Murray State University 2014
Work the World is an enriching program and I recommend any student studying in the healthcare field to participate in an internship abroad. The program managers, Alpha and Mark, are very resourceful, making your entire stay in Tanzania enjoyable.
The house at Oyster Bay is spacious and even has a pool! The staff working in the house are energetic and they genuinely love their jobs. I look forward to Neema, the Housekeeper, to be the first person to say good morning to me nearly every morning. Mr. Beda and Faraja, the Caterers, cook delicious meals, and rather generous servings as well. Barbeque nights every Thursday are my favorite nights of the week! We sit outside by the pool, sing karaoke and have a great time together. In your time at the house, you will see other students come and go, but you make strong friendships with these other students just as apprehensive to explore a new and diverse country.
I have used the other weekends in Dar to experience the nightlife, attending festivals, going to local clubs and interacting with the locals. You have to be aware of your surroundings and not put yourself in a dangerous situation by carrying expensive electronics, but not once have I felt threatened in the five weeks I have lived here. I enjoyed the Maasai village the most out of all of these extra activities. The local tribesmen and women were very welcoming. They made us Chai tea (best tea I have ever had), performed a traditional dance and then asked us to partake, and then they asked us to stay the night with them in their huts, but we had to go back to our hotel… If you show the locals the pictures you take of them on your phone, it almost always ends in a fit of giggles.
This program has helped me grow intellectually
I chose to have my nursing elective in Dar es Salaam because it is a unique location, of the seven locations provided by Work the World, to further my hands-on education as a nurse. Working in Dar es Salaam is an eye-opening and life-changing experience. The city is home to two very different hospitals providing wide-ranging experiences. Working side-by-side with people of a different culture, having to treat patients whilst negotiating through a language barrier, is difficult to describe. The atmosphere should be experienced firsthand. This program has helped me grow intellectually. Most importantly, I have learned to exercise patience with what I do not understand and to keep an open mind. I am here to learn the differences in healthcare in Africa, not to discriminate against it or change it, but appreciate the opportunity to grow as a person and as a nurse.
At the Regional Hospital, the nursing staff provided direction to foreign nursing interns and encouraged us to get involved in patient care. I was able to assist in various procedures while working in labor and delivery for the two weeks I was at placement. I was able to help deliver a baby on my third day of placement. The patients were very excited to have a foreigner help them through the process (we tend to have a more gentle approach than the native nurses). I will never forget the moment when I revealed to this new mother that she brought a beautiful baby boy into the world. My heart melted when his eyes opened for the first time. That day of placement has been the best day of my last three years at university. In that moment, I found my calling to become a midwife.
At the National Hospital I worked on the pediatric ward for three weeks. I started in the oncology department, which is more observational because most of the children are there for pain management and chemotherapy conducted by physicians. The second week, my favorite, was in burns unit. The beginning of the week I observed dressing changes on the children’s wounds. The nurses showed us how to conduct the procedures. By the end of the week I was able to do dressing changes on two patients as my mentor watched over me. What a confidence booster!

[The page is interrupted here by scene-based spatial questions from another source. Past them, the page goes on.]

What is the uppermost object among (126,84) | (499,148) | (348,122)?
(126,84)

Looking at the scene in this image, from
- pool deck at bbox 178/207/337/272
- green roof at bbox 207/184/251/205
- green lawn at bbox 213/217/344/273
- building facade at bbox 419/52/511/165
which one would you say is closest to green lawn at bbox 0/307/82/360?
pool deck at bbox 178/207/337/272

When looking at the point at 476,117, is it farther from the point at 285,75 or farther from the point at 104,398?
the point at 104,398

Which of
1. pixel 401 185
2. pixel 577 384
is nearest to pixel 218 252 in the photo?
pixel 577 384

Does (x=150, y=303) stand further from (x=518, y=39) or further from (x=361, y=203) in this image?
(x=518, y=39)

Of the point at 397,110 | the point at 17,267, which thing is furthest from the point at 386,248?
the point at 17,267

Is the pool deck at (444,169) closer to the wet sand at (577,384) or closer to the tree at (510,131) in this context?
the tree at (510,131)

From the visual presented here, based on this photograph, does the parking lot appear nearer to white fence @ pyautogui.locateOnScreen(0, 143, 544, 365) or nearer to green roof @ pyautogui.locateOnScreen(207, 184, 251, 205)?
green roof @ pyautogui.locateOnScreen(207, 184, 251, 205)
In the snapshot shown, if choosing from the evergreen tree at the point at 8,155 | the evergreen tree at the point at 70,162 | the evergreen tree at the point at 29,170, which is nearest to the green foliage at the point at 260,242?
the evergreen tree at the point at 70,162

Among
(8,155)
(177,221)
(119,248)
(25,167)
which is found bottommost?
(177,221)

During my last week at the hospital, I worked on the Kangaroo Unit, which is where premature babies go after they are released from the NICU. I worked with nurses who were interested in the differences between American and African healthcare. I could tell that they wanted to do anything possible to improve patient outcomes; they really cared.
Overall, my experience here in Tanzania has been motivating and inspiring. I am grateful to have been blessed with this internship and I will cherish it forever. I will leave you with a few helpful tips for your time spent in Dar:
- Download a few Swahili language applications on your phone that have simple every day and medical phrases you can use with the locals and especially the patients.
- Bring an extra change of clothes onto your carry-on luggage. A few students had their luggage lost on the way here and, although the Program Manager helped them to eventually retrieve their bags, it can be re-assuring that you still have a change of clothes in such circumstances.
- Buy a memory card for your camera or phone for when you take pictures and videos!
- Pack loose fitting, airy pants or skirts with you for when you travel to and from the hospitals.
- If you are bringing an ATM card, don’t forget to tell your bank that you are traveling out of the country.
- Make friends with the local college students. As they tend to know the area very well, its a great way of getting opportunities to go in groups to the better local bars, clubs, restaurants, and other local hangout spots.
- Bring donations: Toys for the Village Healthcare Experience, those children have very little to play with; gloves, hand sanitizer, and any other medical supplies.
- Bring candy and stickers for children at the local orphanage. They will love you.
- Visit Smooch – the local frozen yogurt restaurant, at least once before you leave. Also, ask for a free loyalty card if you plan to go there more than once.